* Task item *
After locating the line with "United States, site lebec_CA-34." in the data that follows, return it and every later line exactly, up to and including the line with "common name: domestic cow".

* Given entries *
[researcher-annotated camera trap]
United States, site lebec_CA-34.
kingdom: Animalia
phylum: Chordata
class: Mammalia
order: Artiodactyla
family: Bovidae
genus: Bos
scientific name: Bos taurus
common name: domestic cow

==

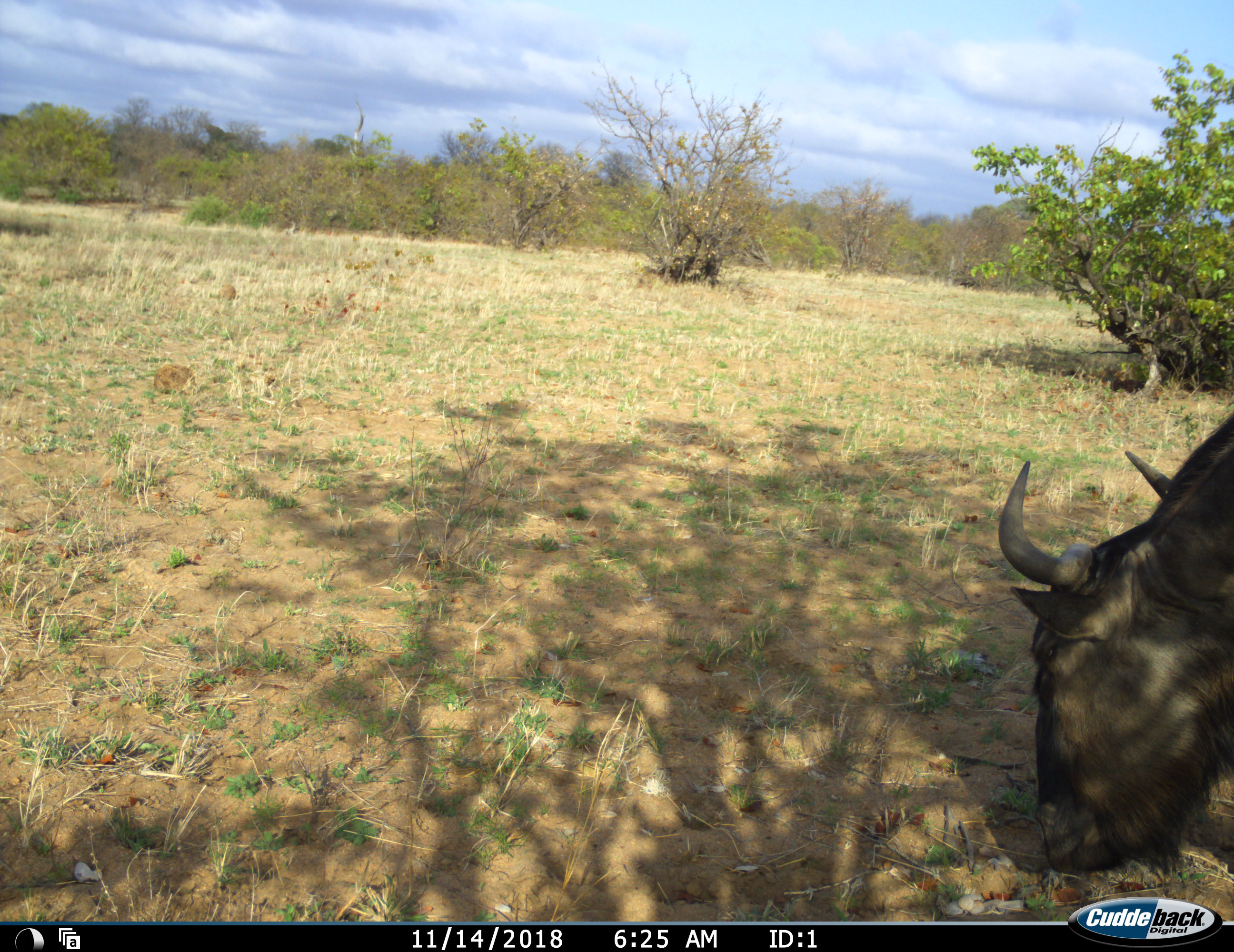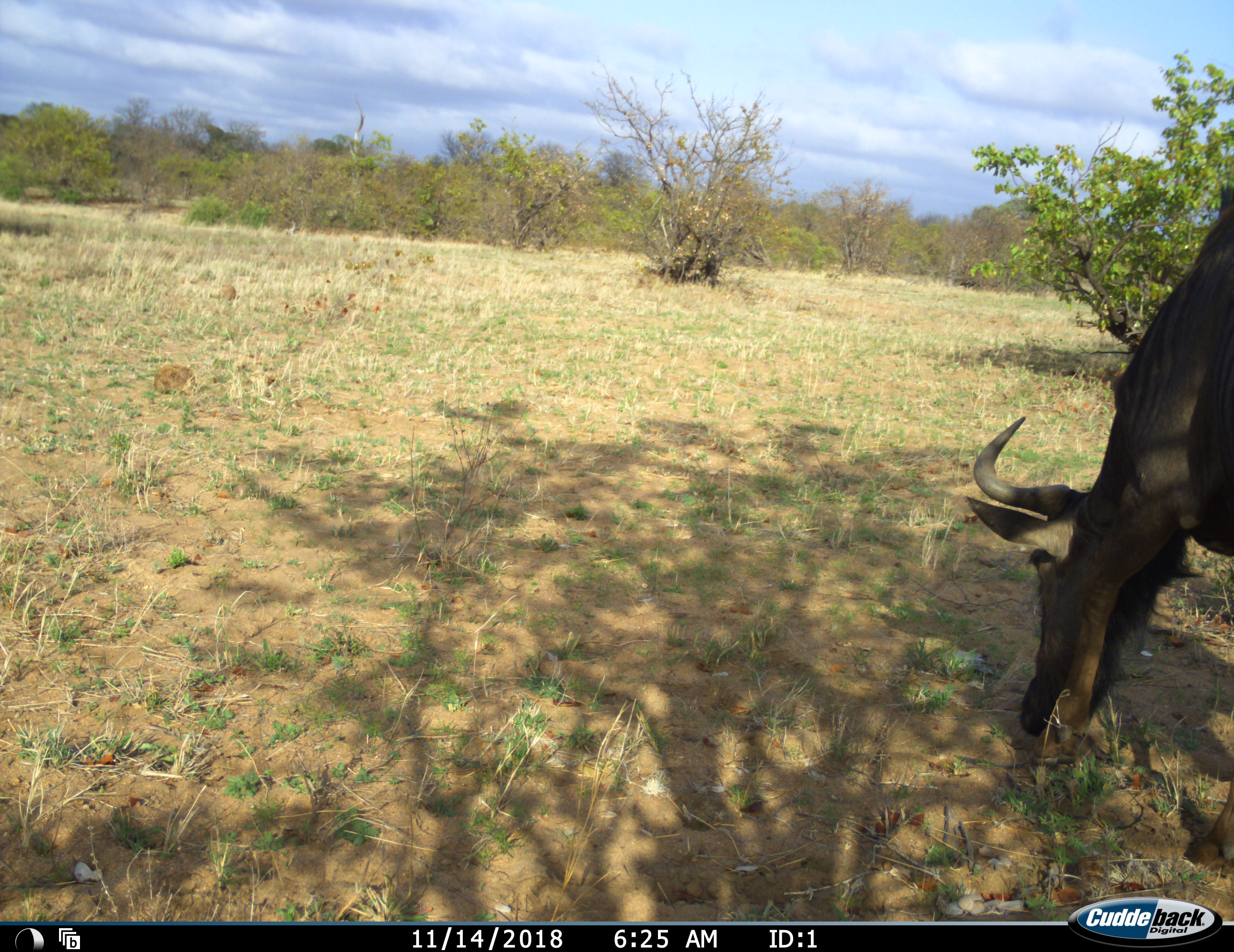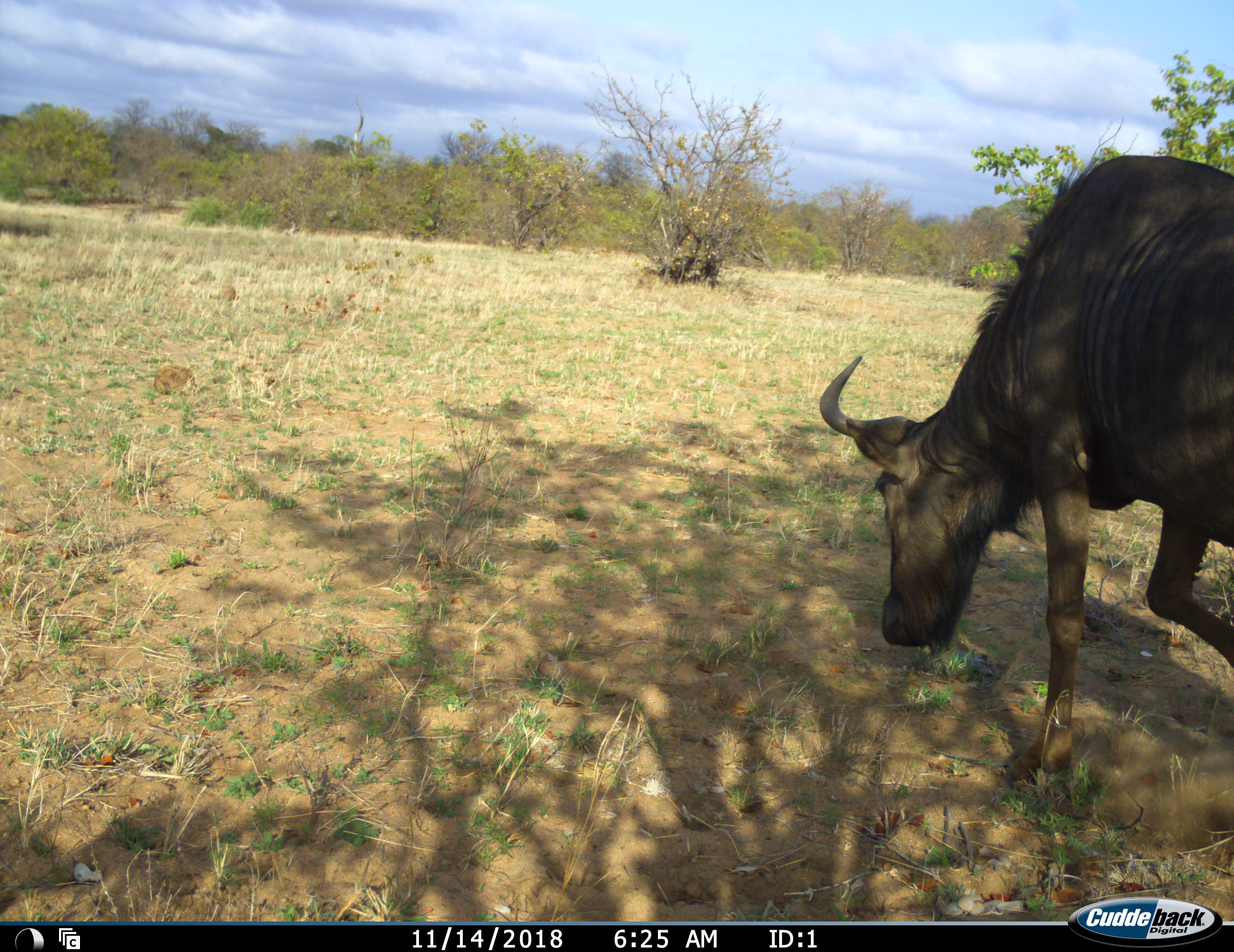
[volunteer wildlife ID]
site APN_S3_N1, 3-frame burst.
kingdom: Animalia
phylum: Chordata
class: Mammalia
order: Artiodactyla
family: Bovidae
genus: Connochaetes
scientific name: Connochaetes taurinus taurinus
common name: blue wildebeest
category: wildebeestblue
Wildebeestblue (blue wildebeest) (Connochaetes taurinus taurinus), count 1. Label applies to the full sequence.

* Result *
United States, site lebec_CA-34.
kingdom: Animalia
phylum: Chordata
class: Mammalia
order: Artiodactyla
family: Bovidae
genus: Bos
scientific name: Bos taurus
common name: domestic cow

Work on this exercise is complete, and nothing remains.